— What is required —
Only the lines holding "family" are wanted. Copy every one from the records below.

** Provided data follows **

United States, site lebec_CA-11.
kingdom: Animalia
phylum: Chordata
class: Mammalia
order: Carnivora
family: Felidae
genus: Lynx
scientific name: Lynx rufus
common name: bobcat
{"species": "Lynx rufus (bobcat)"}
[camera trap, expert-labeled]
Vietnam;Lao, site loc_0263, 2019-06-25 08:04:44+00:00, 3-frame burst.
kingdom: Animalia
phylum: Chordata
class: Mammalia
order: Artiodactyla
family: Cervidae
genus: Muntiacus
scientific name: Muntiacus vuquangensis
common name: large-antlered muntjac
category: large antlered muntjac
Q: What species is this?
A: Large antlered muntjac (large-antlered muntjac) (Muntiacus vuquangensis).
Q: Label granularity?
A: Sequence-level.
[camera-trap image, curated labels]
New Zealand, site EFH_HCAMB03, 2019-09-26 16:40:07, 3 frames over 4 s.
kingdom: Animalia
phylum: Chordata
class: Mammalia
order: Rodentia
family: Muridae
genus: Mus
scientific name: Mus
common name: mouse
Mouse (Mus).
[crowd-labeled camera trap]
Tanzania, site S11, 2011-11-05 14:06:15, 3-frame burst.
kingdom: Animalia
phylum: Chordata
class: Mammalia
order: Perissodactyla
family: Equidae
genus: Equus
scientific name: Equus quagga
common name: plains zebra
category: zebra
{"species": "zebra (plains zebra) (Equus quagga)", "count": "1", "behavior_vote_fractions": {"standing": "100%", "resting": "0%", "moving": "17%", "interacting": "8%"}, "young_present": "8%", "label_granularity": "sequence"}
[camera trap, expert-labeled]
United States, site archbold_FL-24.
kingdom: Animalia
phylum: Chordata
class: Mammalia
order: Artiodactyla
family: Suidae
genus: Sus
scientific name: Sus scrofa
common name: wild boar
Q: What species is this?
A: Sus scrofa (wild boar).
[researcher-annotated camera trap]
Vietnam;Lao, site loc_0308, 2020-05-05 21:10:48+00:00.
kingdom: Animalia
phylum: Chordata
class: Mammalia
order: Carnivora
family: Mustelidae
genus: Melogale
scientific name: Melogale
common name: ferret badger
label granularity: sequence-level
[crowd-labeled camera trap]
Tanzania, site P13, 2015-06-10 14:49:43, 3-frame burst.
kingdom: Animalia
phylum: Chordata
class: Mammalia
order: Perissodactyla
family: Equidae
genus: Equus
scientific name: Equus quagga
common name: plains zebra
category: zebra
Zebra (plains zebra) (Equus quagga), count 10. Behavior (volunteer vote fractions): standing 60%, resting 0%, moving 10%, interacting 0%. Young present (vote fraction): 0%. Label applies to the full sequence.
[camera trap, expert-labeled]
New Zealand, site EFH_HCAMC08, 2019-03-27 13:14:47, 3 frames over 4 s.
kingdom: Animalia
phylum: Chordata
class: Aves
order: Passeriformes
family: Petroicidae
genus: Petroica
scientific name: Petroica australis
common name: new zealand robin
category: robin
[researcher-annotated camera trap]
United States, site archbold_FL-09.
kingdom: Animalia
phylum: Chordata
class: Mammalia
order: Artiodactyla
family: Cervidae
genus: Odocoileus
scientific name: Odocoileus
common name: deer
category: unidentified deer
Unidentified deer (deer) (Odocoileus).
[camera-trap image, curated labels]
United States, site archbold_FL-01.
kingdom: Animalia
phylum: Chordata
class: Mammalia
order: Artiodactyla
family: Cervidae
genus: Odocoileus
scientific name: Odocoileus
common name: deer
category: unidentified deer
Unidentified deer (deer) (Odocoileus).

** End of Provided data **

— Completed exercise —
family: Felidae
family: Cervidae
family: Muridae
family: Equidae
family: Suidae
family: Mustelidae
family: Equidae
family: Petroicidae
family: Cervidae
family: Cervidae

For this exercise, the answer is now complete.